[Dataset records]
------------------------------------------------------------

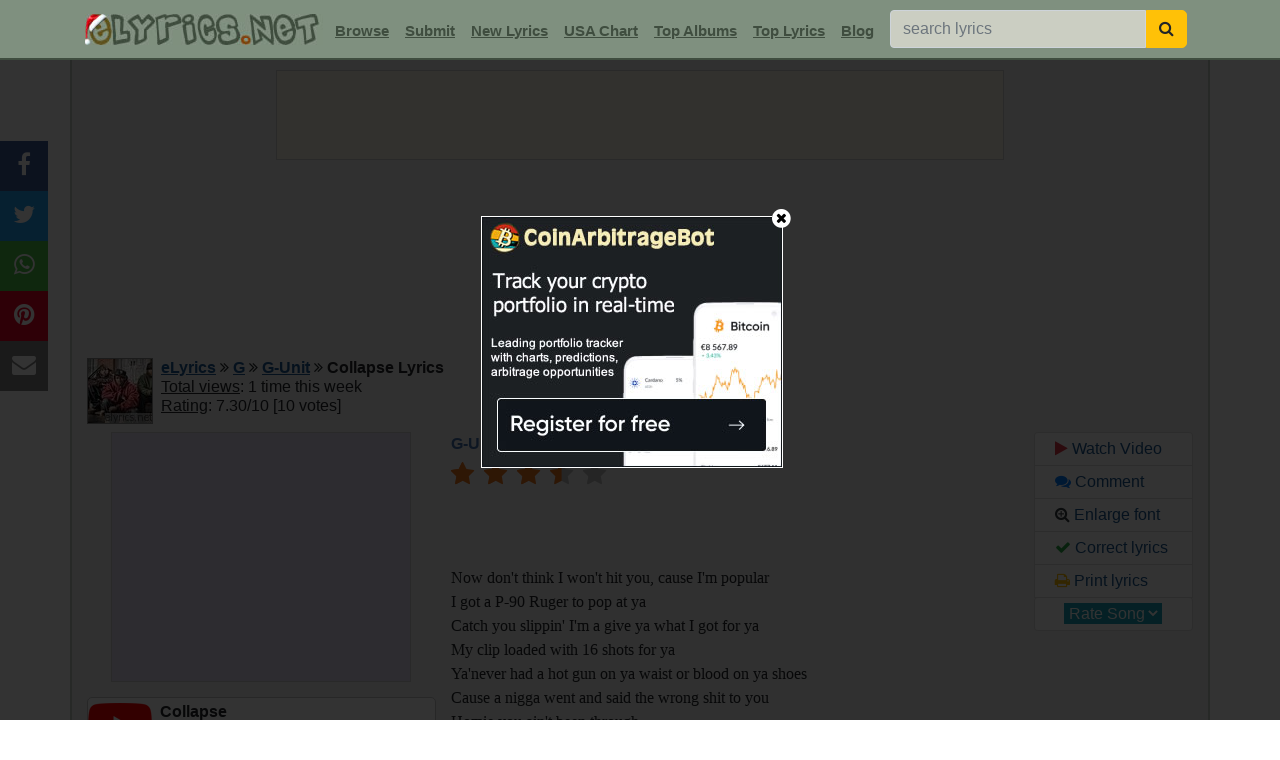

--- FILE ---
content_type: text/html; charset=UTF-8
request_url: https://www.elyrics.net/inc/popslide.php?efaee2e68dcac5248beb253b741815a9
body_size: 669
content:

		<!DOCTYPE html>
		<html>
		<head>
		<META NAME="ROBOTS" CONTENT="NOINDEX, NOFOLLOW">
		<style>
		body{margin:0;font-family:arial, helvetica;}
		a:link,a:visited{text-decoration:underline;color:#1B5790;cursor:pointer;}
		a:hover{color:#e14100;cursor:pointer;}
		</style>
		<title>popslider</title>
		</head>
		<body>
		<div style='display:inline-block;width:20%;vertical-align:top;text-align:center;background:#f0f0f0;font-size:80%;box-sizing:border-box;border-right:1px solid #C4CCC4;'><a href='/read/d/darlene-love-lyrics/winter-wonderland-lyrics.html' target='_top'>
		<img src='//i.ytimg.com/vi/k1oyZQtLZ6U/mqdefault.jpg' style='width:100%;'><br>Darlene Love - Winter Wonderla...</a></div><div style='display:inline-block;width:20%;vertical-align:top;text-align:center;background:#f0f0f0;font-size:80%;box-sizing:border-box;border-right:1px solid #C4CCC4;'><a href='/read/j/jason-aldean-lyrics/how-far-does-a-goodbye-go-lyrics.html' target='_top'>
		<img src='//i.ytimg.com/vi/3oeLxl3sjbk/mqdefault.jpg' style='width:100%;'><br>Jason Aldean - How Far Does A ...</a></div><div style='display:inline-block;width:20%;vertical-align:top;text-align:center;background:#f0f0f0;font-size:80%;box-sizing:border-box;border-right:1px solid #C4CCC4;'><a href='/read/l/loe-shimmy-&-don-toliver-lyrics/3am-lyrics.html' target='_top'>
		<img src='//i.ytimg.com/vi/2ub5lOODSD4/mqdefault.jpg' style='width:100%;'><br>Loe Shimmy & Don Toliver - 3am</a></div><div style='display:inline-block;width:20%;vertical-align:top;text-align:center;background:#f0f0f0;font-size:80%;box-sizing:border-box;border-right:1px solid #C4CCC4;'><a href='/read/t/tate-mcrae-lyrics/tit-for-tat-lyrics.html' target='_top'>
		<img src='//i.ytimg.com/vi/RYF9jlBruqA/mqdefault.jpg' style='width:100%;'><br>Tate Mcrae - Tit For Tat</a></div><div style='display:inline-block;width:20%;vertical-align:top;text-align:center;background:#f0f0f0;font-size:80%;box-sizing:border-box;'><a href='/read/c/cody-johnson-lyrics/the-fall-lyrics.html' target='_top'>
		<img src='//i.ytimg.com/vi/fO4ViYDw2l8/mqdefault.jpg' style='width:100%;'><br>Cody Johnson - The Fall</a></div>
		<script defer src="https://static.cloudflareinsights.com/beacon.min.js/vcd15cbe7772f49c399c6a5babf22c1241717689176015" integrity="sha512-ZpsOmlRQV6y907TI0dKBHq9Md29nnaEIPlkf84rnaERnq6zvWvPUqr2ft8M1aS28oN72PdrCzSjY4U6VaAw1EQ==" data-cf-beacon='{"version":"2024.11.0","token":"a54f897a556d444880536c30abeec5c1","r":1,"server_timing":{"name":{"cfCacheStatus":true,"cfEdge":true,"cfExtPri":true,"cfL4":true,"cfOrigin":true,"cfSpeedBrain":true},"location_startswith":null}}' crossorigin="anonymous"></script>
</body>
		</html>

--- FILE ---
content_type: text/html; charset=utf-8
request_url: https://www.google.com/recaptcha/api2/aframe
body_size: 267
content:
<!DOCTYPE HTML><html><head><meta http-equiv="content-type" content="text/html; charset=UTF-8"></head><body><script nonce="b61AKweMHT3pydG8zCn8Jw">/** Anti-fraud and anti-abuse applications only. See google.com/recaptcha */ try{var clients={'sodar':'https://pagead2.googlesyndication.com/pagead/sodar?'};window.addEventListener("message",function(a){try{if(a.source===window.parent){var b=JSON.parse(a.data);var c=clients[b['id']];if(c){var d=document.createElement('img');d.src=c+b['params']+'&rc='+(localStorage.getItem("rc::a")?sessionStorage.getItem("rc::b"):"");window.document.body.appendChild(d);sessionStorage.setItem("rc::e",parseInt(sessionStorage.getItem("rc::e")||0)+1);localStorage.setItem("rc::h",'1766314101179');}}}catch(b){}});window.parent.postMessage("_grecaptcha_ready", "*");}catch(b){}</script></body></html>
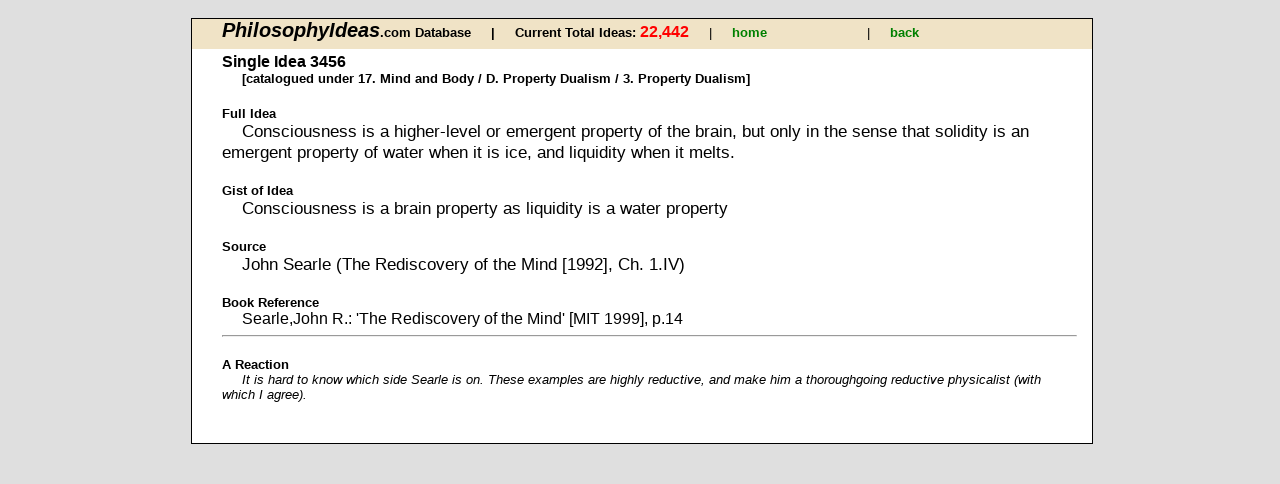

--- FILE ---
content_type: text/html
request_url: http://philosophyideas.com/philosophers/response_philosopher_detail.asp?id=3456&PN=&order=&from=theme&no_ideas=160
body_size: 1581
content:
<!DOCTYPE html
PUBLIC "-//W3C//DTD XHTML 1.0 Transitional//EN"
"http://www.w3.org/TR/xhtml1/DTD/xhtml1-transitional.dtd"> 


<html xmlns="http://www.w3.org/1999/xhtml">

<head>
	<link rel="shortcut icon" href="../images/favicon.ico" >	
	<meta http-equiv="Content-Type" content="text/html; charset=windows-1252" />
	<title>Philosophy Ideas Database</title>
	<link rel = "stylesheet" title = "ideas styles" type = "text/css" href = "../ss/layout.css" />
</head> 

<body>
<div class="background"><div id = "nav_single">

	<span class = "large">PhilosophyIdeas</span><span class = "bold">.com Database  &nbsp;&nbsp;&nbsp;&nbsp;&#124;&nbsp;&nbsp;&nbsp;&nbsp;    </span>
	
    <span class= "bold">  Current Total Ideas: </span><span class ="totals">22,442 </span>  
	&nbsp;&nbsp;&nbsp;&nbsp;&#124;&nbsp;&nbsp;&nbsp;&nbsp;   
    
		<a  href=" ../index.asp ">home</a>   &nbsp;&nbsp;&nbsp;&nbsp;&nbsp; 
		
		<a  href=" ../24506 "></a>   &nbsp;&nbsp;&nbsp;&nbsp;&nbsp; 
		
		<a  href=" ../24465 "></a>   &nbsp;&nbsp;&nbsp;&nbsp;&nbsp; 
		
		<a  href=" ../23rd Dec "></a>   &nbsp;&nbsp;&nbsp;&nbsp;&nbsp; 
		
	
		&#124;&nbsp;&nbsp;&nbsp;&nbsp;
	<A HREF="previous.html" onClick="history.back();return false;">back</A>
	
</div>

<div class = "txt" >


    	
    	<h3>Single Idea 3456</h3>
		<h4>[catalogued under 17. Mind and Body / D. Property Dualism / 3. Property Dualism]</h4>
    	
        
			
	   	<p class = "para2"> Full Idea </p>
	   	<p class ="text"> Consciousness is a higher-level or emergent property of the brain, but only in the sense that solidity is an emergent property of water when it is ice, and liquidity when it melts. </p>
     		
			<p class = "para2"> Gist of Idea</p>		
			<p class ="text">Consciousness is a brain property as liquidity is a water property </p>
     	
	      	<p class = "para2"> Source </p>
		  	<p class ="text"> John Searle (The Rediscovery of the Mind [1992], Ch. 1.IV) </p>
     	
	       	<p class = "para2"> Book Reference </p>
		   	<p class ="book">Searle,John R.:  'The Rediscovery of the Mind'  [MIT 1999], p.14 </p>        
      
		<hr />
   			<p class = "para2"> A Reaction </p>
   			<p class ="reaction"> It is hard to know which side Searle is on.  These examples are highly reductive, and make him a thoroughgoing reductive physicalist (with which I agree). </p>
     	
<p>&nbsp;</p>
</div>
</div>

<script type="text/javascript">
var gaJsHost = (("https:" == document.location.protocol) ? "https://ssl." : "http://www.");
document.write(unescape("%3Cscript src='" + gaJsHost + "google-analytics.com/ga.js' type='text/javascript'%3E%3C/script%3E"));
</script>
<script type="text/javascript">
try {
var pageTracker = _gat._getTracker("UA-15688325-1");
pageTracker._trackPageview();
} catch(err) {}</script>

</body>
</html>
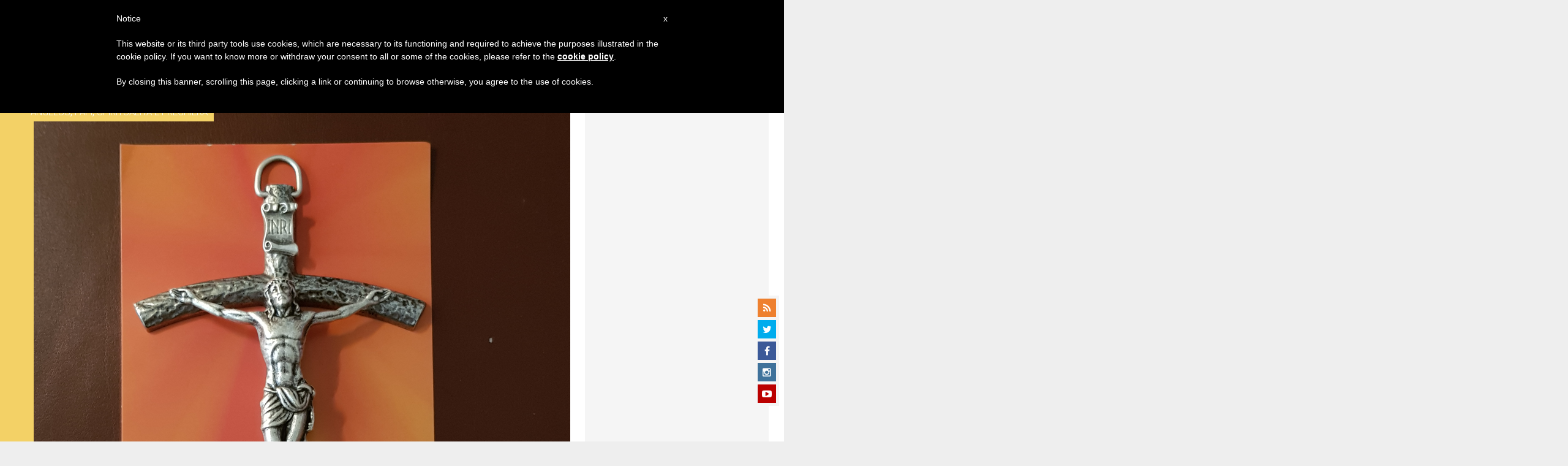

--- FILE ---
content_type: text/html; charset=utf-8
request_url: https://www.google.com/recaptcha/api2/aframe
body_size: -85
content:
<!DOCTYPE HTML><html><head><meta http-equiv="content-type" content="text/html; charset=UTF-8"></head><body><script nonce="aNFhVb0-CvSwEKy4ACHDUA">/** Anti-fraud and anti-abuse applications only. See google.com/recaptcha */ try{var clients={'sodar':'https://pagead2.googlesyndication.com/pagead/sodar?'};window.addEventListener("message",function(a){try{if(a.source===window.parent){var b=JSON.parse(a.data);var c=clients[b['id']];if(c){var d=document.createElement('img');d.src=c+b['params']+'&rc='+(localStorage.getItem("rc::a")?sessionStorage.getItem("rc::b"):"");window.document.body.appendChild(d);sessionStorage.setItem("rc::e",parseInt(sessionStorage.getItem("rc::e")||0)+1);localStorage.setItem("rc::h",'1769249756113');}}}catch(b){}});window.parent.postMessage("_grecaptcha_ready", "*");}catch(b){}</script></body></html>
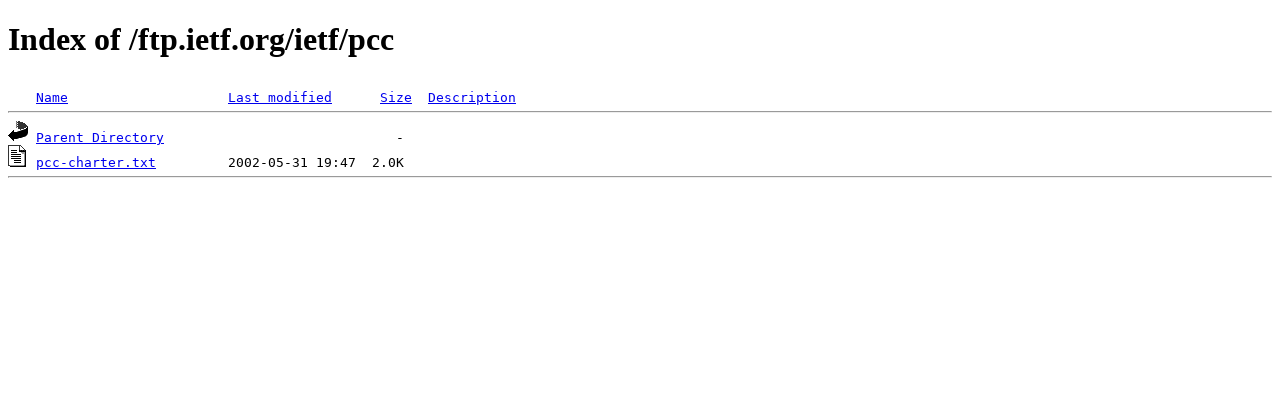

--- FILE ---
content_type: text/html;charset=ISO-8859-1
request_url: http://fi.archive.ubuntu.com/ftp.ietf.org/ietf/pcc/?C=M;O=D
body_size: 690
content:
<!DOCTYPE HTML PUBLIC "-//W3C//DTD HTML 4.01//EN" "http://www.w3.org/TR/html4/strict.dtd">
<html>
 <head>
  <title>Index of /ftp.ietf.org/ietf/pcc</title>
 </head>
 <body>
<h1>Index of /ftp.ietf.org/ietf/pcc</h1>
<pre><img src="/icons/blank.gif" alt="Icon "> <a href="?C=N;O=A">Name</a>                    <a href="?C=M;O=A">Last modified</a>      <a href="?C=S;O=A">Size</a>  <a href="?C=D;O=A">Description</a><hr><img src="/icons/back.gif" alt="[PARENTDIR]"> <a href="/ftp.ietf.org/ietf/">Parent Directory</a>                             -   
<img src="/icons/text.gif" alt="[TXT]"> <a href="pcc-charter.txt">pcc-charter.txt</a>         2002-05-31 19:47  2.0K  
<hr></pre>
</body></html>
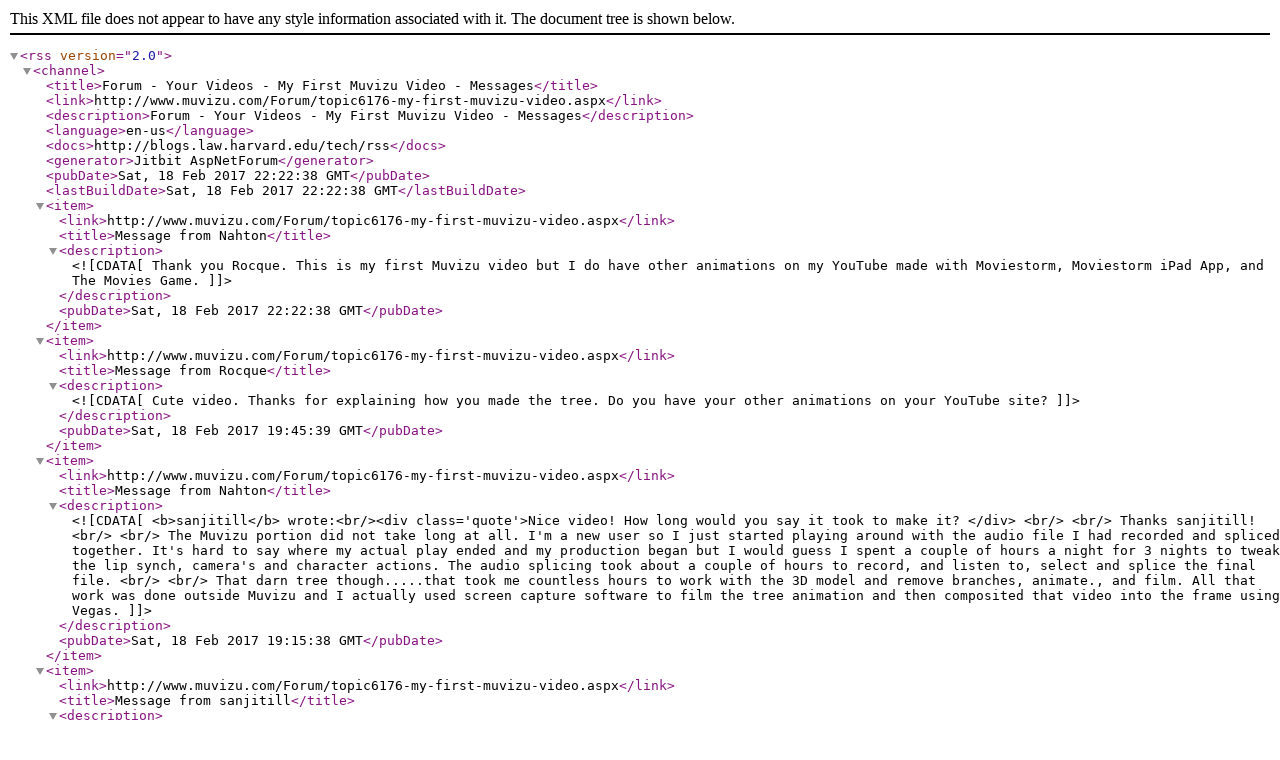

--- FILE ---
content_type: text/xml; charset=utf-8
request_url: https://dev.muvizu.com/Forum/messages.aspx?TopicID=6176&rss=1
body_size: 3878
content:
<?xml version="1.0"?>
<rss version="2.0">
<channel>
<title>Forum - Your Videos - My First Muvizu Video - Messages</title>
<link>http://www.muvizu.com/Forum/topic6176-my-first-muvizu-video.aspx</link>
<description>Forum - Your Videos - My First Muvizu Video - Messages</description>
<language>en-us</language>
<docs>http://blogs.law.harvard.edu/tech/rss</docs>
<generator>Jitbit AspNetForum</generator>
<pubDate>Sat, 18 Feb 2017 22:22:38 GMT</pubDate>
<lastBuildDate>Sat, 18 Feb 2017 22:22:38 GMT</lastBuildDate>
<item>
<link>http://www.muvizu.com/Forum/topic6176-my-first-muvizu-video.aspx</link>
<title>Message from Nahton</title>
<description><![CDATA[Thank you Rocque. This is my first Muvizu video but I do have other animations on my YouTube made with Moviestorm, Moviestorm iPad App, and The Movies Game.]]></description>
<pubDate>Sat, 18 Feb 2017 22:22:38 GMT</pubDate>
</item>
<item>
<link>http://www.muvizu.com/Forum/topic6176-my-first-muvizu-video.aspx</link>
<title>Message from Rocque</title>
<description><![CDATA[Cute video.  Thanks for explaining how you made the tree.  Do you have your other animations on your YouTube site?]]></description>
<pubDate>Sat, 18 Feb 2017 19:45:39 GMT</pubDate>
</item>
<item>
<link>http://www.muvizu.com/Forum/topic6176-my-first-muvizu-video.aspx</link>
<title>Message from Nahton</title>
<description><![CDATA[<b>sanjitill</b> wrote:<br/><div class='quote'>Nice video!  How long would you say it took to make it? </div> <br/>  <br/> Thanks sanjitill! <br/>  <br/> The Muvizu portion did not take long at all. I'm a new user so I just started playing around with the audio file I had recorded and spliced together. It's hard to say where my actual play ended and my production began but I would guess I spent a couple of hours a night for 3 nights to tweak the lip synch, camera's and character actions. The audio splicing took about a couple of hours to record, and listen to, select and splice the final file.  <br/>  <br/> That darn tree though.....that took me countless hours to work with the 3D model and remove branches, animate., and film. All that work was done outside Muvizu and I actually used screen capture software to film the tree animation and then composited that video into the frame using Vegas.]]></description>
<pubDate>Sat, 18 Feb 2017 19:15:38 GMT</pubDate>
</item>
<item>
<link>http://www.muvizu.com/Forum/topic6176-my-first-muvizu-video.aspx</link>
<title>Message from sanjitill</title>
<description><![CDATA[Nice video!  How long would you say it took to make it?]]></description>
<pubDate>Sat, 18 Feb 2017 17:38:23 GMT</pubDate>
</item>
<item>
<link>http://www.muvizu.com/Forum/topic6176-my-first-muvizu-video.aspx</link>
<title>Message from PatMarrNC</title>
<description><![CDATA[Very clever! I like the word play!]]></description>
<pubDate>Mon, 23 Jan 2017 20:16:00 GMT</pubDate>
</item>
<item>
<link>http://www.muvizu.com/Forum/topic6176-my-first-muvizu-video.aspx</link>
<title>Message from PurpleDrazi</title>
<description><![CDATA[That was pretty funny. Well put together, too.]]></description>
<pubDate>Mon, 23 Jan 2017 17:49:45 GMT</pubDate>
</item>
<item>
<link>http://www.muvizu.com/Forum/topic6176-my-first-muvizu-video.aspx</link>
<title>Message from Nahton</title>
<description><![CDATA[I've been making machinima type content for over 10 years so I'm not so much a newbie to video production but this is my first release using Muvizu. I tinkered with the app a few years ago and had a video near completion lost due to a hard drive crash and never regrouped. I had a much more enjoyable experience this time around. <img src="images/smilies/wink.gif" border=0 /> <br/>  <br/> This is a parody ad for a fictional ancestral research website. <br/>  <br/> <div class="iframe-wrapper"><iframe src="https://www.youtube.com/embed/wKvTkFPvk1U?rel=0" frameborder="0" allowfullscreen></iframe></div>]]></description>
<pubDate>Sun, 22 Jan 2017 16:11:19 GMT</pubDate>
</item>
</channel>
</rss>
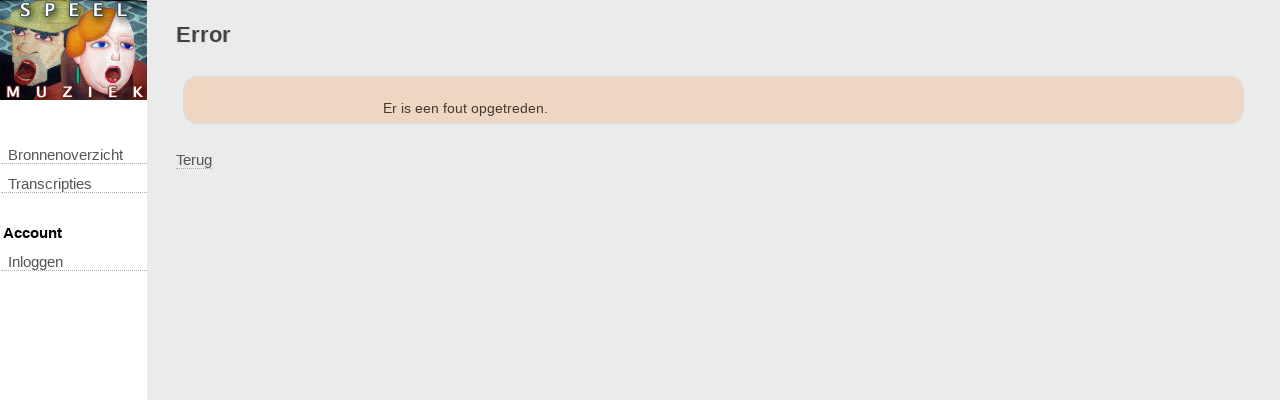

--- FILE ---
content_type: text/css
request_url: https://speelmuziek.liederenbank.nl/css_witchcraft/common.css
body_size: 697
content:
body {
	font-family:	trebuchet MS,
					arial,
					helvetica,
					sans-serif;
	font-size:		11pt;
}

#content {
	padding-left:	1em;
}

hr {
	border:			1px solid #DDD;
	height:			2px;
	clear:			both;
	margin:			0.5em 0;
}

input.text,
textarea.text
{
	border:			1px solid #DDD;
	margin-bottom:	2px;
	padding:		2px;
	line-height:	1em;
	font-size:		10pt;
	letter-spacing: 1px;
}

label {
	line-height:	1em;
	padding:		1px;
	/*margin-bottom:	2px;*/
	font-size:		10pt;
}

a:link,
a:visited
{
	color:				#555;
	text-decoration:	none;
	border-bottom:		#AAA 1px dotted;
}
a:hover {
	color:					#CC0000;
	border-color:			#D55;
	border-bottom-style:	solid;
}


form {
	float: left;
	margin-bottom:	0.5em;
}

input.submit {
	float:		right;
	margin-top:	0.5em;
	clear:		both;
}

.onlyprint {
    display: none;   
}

------------------------------------------------------------

REQUIRED ACTION: How many lines in the entries contain the string "decoration"? Give the number only.

PROBLEM SOLUTION: 2